Print the items below word for word, starting at the line that contains "What is the extent" and continuing through the final line of the items.

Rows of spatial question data
━━━━━━━━
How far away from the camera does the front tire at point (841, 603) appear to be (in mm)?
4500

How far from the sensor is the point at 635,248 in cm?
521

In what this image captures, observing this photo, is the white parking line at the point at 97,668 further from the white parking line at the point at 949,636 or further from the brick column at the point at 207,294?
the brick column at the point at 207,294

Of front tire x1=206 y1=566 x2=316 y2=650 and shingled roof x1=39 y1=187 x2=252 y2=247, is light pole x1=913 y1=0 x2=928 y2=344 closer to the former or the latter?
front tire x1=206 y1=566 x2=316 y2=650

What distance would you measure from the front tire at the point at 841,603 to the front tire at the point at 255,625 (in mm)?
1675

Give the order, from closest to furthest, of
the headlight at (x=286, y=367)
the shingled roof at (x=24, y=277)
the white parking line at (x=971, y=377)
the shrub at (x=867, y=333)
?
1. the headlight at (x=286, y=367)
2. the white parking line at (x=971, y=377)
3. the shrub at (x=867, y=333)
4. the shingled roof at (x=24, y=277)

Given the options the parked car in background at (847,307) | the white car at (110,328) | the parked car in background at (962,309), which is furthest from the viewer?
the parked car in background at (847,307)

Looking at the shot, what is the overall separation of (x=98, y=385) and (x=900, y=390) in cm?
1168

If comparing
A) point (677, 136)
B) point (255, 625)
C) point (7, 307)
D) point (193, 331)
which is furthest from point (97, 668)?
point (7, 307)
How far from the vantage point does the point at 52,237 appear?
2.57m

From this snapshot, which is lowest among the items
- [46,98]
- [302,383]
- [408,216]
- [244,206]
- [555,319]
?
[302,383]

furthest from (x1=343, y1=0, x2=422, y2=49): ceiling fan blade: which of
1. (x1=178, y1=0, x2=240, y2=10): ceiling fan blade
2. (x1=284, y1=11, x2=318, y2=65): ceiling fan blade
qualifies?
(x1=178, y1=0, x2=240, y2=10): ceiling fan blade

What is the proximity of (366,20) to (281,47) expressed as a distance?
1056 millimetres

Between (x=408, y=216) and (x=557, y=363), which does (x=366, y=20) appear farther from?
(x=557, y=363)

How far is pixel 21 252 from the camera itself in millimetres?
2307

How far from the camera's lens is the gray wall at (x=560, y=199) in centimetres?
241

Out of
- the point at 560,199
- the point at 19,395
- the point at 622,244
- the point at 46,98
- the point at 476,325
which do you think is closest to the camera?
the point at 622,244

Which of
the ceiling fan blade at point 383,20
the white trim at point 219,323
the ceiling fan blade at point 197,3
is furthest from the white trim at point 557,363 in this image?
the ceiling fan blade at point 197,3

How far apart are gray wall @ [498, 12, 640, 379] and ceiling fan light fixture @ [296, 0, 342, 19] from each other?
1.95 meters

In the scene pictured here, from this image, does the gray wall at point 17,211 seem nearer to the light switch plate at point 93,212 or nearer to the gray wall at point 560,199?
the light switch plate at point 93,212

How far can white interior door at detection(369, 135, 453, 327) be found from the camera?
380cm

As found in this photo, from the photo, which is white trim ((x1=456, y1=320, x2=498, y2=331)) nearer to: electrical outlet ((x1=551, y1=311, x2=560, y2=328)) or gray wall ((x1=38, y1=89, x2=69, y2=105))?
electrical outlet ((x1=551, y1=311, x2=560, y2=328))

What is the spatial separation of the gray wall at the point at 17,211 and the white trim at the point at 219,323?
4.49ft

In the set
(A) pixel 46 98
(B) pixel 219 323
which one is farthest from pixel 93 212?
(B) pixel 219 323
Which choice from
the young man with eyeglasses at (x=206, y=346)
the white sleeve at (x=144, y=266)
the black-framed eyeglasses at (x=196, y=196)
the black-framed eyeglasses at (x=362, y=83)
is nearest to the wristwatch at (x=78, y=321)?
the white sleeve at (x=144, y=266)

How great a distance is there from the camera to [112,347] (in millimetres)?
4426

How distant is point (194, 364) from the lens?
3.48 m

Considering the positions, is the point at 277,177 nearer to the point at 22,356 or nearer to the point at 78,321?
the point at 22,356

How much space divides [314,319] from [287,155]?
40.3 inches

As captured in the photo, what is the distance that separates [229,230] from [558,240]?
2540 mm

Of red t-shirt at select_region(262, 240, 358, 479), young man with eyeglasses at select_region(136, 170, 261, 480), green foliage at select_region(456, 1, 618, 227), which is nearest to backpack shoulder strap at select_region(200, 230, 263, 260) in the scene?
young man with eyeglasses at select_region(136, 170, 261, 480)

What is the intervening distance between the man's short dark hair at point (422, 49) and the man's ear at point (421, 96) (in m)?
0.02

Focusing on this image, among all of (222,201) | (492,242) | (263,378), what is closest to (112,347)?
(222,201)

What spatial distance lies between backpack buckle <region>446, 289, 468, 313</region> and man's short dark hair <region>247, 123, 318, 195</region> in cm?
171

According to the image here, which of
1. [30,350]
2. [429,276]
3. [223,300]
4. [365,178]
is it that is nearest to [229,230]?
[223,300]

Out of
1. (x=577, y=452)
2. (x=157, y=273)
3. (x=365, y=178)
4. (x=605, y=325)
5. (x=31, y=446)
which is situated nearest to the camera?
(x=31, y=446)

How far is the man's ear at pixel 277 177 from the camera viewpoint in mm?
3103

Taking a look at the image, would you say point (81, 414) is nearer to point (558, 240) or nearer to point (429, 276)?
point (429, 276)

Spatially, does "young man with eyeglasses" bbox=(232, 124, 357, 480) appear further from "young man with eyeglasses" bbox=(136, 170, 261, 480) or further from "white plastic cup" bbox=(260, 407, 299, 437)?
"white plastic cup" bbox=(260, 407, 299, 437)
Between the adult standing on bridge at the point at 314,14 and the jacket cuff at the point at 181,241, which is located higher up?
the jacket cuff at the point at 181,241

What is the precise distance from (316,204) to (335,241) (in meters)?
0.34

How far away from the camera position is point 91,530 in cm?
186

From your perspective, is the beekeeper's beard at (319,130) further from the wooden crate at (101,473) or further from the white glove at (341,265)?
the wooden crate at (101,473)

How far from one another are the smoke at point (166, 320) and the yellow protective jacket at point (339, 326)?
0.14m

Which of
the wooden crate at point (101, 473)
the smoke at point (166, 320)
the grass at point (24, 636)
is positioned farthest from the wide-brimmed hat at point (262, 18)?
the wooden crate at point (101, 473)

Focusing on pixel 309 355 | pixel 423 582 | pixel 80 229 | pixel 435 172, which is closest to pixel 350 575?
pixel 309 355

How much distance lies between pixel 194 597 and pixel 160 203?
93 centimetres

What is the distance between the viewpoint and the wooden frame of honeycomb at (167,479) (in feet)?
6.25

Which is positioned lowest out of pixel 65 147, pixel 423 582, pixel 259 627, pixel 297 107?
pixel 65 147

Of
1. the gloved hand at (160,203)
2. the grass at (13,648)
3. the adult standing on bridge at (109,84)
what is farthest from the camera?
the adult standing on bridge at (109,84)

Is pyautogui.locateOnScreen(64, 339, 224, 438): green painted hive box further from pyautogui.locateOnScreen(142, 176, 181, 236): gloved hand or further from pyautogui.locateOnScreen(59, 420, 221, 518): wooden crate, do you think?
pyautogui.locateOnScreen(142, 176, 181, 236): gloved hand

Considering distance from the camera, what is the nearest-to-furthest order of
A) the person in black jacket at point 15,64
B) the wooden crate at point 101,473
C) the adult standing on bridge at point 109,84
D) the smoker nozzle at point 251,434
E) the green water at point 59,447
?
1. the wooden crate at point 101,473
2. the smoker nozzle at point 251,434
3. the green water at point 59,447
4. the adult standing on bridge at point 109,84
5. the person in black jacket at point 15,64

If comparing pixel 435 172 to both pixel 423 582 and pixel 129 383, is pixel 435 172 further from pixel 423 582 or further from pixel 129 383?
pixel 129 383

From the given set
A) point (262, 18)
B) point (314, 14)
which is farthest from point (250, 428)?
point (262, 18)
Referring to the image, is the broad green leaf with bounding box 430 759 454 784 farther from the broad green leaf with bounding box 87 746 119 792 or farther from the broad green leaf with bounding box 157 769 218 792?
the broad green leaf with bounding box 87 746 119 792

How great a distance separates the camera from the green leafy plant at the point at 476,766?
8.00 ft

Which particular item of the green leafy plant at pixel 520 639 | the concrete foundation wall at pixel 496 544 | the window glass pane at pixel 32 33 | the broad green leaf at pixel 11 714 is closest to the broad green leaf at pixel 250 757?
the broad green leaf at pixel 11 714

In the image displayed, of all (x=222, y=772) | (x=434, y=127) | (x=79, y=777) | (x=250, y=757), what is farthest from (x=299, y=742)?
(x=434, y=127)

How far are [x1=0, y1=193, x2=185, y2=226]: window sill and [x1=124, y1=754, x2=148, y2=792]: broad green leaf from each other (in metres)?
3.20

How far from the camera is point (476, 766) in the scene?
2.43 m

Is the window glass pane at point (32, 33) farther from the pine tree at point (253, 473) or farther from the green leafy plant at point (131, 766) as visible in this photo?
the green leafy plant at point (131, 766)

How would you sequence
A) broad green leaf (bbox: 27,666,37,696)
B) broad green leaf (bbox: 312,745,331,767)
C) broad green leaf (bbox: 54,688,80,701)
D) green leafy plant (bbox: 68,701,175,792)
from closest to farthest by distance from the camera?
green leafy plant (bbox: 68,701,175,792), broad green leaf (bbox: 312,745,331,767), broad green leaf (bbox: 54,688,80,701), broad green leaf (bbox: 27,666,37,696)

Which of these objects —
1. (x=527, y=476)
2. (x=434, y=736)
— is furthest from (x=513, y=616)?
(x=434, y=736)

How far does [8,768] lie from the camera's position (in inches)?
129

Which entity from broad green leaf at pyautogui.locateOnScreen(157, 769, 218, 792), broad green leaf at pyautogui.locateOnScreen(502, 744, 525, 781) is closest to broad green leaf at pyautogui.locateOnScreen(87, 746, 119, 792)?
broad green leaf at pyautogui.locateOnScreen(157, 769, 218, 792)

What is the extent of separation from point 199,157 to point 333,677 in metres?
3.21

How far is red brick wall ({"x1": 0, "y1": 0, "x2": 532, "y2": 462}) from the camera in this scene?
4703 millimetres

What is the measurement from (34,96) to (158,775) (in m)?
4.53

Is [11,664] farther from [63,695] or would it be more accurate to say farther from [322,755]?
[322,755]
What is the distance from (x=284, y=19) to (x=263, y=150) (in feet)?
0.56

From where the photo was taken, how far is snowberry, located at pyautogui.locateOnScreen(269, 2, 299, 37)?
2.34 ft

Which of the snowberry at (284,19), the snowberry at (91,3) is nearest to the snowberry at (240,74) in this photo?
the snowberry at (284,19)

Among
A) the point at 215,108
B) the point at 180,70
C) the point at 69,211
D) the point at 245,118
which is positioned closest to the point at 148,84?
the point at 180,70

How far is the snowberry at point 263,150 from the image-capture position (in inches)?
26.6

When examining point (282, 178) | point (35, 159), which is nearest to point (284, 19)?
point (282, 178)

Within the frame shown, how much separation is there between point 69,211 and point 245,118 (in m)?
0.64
━━━━━━━━
- **Answer in full**
What is the extent of separation from point 199,157 to point 333,677 in metres?
3.21

How far is red brick wall ({"x1": 0, "y1": 0, "x2": 532, "y2": 462}) from the camera in this scene?
4703 millimetres

What is the measurement from (34,96) to (158,775) (in m)?
4.53

Is [11,664] farther from [63,695] or would it be more accurate to say farther from [322,755]?
[322,755]
What is the distance from (x=284, y=19) to (x=263, y=150) (in feet)?
0.56

From where the photo was taken, how far is snowberry, located at pyautogui.locateOnScreen(269, 2, 299, 37)?
2.34 ft

Which of the snowberry at (284,19), the snowberry at (91,3) is nearest to the snowberry at (240,74) in this photo?
the snowberry at (284,19)

Among
A) the point at 215,108
B) the point at 180,70
C) the point at 69,211
D) the point at 245,118
which is positioned closest to the point at 148,84?
the point at 180,70

How far is the snowberry at point 263,150 from the image-capture position (in inches)?
26.6

When examining point (282, 178) | point (35, 159), which is nearest to point (284, 19)?
point (282, 178)

Within the frame shown, how much separation is there between point 69,211 and point 245,118 (in m)?
0.64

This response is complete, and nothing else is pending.